Seminar

Continuing Studies Talk Series: Trust, Truth, and Technology with Jeff Hancock

Date
Wed February 22nd 2017, 7:30pm
Location
Cubberley Auditorium, School of Education
Continuing Studies Talk Series: Trust, Truth, and Technology with Jeff Hancock

How Media are Shaping the Way We Trust One Another

Trust—that foundational belief in another’s truth and reliability—has been the essential glue of human communities since time immemorial, and continues to be what holds us together in our daily social interactions. Until recently, communities were small enough that trust was built up face-to-face and through shared social bonds—familial, social, and commercial. But today, with human interaction mediated so regularly by technology, there are more opportunities for people to deceive one another. In fact, trust may be one of social media’s most serious casualties. What is it like to live in a world where we can’t be sure that the person we’re communicating with is who she says she is?

Jeff Hancock is just one of the researchers at IRiSS whose work now involves studying the constant stream of data captured as a result of online human activity. While social science experiments were once routinely conducted with small numbers of human subjects, and survey research drew on the responses of a few thousand individuals, social scientists are now analyzing terabytes of data to develop our understanding of such human behavior as trust and deception. 

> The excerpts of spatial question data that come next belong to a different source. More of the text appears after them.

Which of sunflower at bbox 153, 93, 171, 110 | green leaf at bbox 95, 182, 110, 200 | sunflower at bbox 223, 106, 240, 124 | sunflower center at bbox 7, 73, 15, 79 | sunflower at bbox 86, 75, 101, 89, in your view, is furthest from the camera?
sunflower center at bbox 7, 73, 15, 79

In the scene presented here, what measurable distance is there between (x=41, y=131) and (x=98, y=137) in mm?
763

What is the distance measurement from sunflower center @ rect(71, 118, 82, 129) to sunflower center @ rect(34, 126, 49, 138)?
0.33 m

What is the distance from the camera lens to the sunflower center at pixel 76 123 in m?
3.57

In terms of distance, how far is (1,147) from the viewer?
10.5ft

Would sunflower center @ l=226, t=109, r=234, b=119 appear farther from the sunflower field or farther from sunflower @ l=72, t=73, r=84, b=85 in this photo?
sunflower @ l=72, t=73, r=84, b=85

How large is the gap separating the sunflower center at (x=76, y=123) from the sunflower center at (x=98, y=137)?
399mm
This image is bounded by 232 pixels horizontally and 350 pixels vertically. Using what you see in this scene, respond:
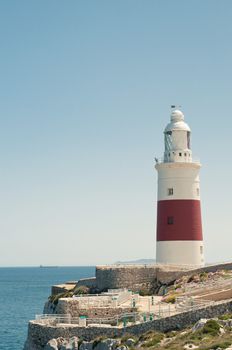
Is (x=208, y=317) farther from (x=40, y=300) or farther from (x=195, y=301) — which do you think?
(x=40, y=300)

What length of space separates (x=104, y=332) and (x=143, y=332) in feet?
7.33

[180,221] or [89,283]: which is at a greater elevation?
[180,221]

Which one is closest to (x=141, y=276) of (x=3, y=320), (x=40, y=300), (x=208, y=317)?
(x=208, y=317)

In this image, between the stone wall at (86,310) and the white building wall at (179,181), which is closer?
the stone wall at (86,310)

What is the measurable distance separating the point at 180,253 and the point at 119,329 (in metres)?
16.6

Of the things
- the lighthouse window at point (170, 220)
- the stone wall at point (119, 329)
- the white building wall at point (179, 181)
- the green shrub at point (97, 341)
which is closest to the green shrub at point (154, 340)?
the stone wall at point (119, 329)

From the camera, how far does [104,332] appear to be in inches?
1185

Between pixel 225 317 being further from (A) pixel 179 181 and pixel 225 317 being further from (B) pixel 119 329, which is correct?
(A) pixel 179 181

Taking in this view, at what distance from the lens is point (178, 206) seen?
4597 centimetres

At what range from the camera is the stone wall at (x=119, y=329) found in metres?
28.2

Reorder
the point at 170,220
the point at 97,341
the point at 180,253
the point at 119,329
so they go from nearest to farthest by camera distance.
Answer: the point at 97,341 < the point at 119,329 < the point at 180,253 < the point at 170,220

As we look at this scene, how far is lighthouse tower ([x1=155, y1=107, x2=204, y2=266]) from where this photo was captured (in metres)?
45.7

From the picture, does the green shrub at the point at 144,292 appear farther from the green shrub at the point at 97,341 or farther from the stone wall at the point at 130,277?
the green shrub at the point at 97,341

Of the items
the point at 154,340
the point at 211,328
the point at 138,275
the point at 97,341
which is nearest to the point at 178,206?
the point at 138,275
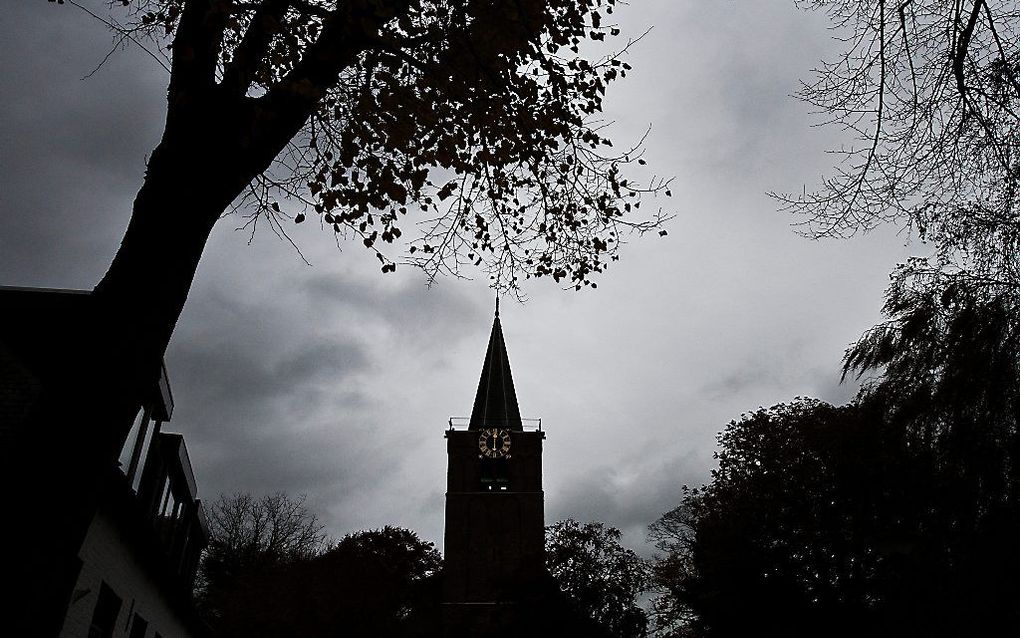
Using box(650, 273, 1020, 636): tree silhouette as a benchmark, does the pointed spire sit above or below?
above

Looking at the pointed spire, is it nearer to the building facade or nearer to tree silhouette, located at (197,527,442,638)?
tree silhouette, located at (197,527,442,638)

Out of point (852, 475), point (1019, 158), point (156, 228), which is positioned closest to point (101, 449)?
point (156, 228)

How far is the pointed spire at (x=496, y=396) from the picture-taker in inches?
2048

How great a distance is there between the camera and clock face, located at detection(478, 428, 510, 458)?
51.2 metres

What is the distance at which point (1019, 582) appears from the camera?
1064 cm

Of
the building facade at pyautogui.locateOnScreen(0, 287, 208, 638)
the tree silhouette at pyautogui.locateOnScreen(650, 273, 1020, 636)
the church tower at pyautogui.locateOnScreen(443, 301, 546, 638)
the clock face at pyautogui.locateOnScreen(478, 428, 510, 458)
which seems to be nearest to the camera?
the building facade at pyautogui.locateOnScreen(0, 287, 208, 638)

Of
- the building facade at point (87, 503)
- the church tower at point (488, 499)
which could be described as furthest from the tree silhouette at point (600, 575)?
the building facade at point (87, 503)

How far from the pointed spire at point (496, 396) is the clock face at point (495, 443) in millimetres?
450

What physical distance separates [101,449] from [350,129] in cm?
354

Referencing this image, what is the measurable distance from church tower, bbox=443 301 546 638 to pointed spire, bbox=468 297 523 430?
0.07m

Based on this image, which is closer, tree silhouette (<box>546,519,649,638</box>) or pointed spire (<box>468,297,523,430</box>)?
tree silhouette (<box>546,519,649,638</box>)

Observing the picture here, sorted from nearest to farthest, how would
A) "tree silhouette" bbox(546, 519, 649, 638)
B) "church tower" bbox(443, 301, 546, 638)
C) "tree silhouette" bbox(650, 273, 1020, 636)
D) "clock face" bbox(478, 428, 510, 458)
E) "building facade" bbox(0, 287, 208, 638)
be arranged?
1. "building facade" bbox(0, 287, 208, 638)
2. "tree silhouette" bbox(650, 273, 1020, 636)
3. "tree silhouette" bbox(546, 519, 649, 638)
4. "church tower" bbox(443, 301, 546, 638)
5. "clock face" bbox(478, 428, 510, 458)

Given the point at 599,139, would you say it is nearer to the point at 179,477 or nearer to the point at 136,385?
the point at 136,385

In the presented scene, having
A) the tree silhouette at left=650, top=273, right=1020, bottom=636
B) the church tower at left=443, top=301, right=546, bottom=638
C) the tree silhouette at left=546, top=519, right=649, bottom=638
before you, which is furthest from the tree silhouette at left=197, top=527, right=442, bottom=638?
the tree silhouette at left=650, top=273, right=1020, bottom=636
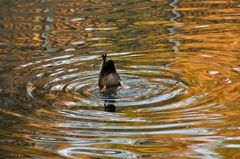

Jeff Hancock, Professor of Communication and Director of the Center for Computational Social Science at the Institute for Research in the Social Sciences, Stanford University

Jeff Hancock studies psychological and interpersonal processes in social media. His team specializes in using computational linguistics and experiments to understand how the words we use can reveal psychological and social dynamics, such as deception and trust, emotional dynamics, intimacy and relationships, and social support. His work on lying and technology has been featured in the popular press, including The New York Times, CNN, NPR, CBS, and the BBC.

This talk is part of the following series:

SERIES: LIVING BETTER TOGETHER: AN IRISS LECTURE SERIES

We are all familiar with the social sciences as an academic category, but we don’t often stop to think about how much is bundled into this modest label: anthropology, economics, law, linguistics, political science, communication, psychology, and sociology, just for a start. Scholars in these fields have a shared goal: to understand how we live together, what works and what doesn’t in our social lives, and how we could do it all better.

In 2004, Stanford established the Institute for Research in the Social Sciences (known colloquially as IRiSS and pronounced like the flower) to give researchers the space and leisure to work on these goals. In this new series, each quarter the Executive Director of IRiSS will invite a colleague for a discussion of the guest’s research and to give you, the audience, ample time to engage in the conversation. We hope you will join us.